Например, Севастополь показательный в этом плане. Много было слов сказано о развитии Севастополя после 97-го года, когда произошло подписание пакета договоров. И что? И ничего. Севастополь развивался только благодаря тому, что украинская сторона настояла на своей позиции сохранении статуса «открытого города», вот собственно, и весь источник развития.
Теперь, если говорить более широко в контексте Севастополя. Дело в том, что надо посмотреть на природу того «ренессанса», который происходит в российско-украинских отношениях. Если вдаваться в глубокий анализ, то можно сказать одно. По сути – это своеобразный ренессанс олигархических режимов обоих стран, которые сформировались и существовали где-то в конце 90-х годов. Они мутировали, и вот то, что сейчас происходит – это результат своеобразных, скажем так, не прозрачных, часто закулисных договоренностей разного уровня. Но опять таки, будет ли от этого конкретная польза для экономик обеих стран и для социумов? У меня большие сомнения на это счет. Почему? Потому, скажем, что то, что подается в России через российские СМИ как большая преференция для Украины в виде 30% скидки на газ, на самом деле является виртуальными деньгами. С точки зрения украинской экономики в целом и социума, то да, это определенные деньги для тех олигархических бизнес- конгломератов, которые используют эту конъюктуру. Но опять таки, если мы говорим о прагматизме, то что мы имеем в виду? Мы часто не задумываемся о значении этого слова. Как бы считаем прагматичным то, что два президента сели, поговорили и сделали сделку – газ в обмен на флот, условно говоря. Но является ли это прагматизмом для России? Быть может да, в контексте той политики, в контексте программы Лаврова, которая нам стала известной благодаря журналистам Русского Newsweek. Да, наверное, это прагматизм своеобразный. Но для украинской стороны это не выглядит таким образом. Потому что многие вещи мы не можем начинать с чистого листа.

### Исходные данные

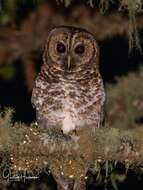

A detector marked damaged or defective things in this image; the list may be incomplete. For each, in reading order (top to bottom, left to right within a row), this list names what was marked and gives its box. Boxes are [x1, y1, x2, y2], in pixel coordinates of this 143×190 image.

rusty-barred owl [31, 26, 105, 189]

### Задание
Воспроизведите целиком приведённый выше текст о Севастополе и российско-украинских отношениях, ничего в нём не меняя.

### Решение
Например, Севастополь показательный в этом плане. Много было слов сказано о развитии Севастополя после 97-го года, когда произошло подписание пакета договоров. И что? И ничего. Севастополь развивался только благодаря тому, что украинская сторона настояла на своей позиции сохранении статуса «открытого города», вот собственно, и весь источник развития.
Теперь, если говорить более широко в контексте Севастополя. Дело в том, что надо посмотреть на природу того «ренессанса», который происходит в российско-украинских отношениях. Если вдаваться в глубокий анализ, то можно сказать одно. По сути – это своеобразный ренессанс олигархических режимов обоих стран, которые сформировались и существовали где-то в конце 90-х годов. Они мутировали, и вот то, что сейчас происходит – это результат своеобразных, скажем так, не прозрачных, часто закулисных договоренностей разного уровня. Но опять таки, будет ли от этого конкретная польза для экономик обеих стран и для социумов? У меня большие сомнения на это счет. Почему? Потому, скажем, что то, что подается в России через российские СМИ как большая преференция для Украины в виде 30% скидки на газ, на самом деле является виртуальными деньгами. С точки зрения украинской экономики в целом и социума, то да, это определенные деньги для тех олигархических бизнес- конгломератов, которые используют эту конъюктуру. Но опять таки, если мы говорим о прагматизме, то что мы имеем в виду? Мы часто не задумываемся о значении этого слова. Как бы считаем прагматичным то, что два президента сели, поговорили и сделали сделку – газ в обмен на флот, условно говоря. Но является ли это прагматизмом для России? Быть может да, в контексте той политики, в контексте программы Лаврова, которая нам стала известной благодаря журналистам Русского Newsweek. Да, наверное, это прагматизм своеобразный. Но для украинской стороны это не выглядит таким образом. Потому что многие вещи мы не можем начинать с чистого листа.